Он схватил ее за талию и стащил с калитки. Шаня смеялась, и глаза ее блестели: Женя редко бывал такой веселый и живой, такой радостный.
– А у нас радость, Шанечка, – оживленно начал он и вдруг смутился.
– Какая радость? – беззаботно спросила Шаня.
– То есть мои радуются, а для меня, Шанечка, большая печаль. Вот видишь, отец получил место в Крутогорске, и мы переезжаем скоро.
Шаня побледнела, и в расширившихся глазах ее блеснули слезы.
– Как же так! – пролепетала она, бессильно опускаясь на скамейку, запорошенную оледенелым снегом.
Женя смущенно стоял перед нею.
– Что ж делать, Шанечка… Мы еще поживем здесь немного.
– До лета? – оживилась было Шаня.
– Нет, Шанечка, – на будущей неделе едем. У нас все уж готово. Давно ждали.
– А как же твоя гимназия?
Женя весело засмеялся.
– Ну, в Крутогорске не одна гимназия.
– Ах, Женечка, я так и знала, что что-нибудь будет. Я нынче новый месяц с левой руки увидела. Вот так и вышло.

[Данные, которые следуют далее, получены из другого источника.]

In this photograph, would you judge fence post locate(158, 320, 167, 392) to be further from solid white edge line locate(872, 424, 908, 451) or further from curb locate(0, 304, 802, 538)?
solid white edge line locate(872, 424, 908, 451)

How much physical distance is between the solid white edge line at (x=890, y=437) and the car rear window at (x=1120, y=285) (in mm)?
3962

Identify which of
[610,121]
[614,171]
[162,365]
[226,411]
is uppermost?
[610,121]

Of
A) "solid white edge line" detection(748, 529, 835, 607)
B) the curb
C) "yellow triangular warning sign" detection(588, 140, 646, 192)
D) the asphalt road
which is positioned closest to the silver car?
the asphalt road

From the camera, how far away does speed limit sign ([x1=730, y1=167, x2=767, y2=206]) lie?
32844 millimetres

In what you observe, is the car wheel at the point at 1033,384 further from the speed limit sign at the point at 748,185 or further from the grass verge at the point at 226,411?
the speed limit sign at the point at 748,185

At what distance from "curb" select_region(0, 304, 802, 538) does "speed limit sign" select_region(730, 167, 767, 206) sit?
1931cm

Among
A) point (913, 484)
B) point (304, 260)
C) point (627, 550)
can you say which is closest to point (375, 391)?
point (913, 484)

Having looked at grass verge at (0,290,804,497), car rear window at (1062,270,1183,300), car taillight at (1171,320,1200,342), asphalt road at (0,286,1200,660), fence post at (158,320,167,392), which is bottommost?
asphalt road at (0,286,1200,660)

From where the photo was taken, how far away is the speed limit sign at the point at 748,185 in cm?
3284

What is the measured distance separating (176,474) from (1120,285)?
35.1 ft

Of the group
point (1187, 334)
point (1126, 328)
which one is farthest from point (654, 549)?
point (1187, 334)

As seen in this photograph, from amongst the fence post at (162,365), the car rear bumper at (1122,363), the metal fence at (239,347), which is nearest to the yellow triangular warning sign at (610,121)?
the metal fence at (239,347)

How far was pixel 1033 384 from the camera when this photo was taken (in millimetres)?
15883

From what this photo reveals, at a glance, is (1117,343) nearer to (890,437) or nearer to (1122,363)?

Женя видел, что Шане хочется плакать. Ему было жаль ее. Он сел рядом с ней, обнял ее и принялся утешать.
– Я тебе, Шанечка, писать буду, а ты мне. Потом я за тобой приеду и женюсь на тебе.
– Еще пойду ли я за тебя! – сердито ответила Шаня, отворачиваясь.
– А чего же ты плачешь, Шанечка?
– Кто плачет? Вовсе нет. Сор в глазах…
– А на щечках что?
– Ну, ладно, нечего смеяться. Так приедешь за мной?
– Приеду, Шанечка, приеду.
– Смотри, я буду ждать, все буду ждать, долго ждать, много лет, – говорит Шаня и плачет.
– Ну, ну, Шанечка, – и так всему свету известно, что у вас, женщин, глаза на мокром месте.
– Ничего, Женечка, было бы сердце на месте.
Жене становится грустно. Он нетерпеливо посматривает на плачущую Шаню и постукивает каблуками по снегу. Шане кажется, что Женя рассердился, и она старается перестать плакать. Кое-как это ей удается.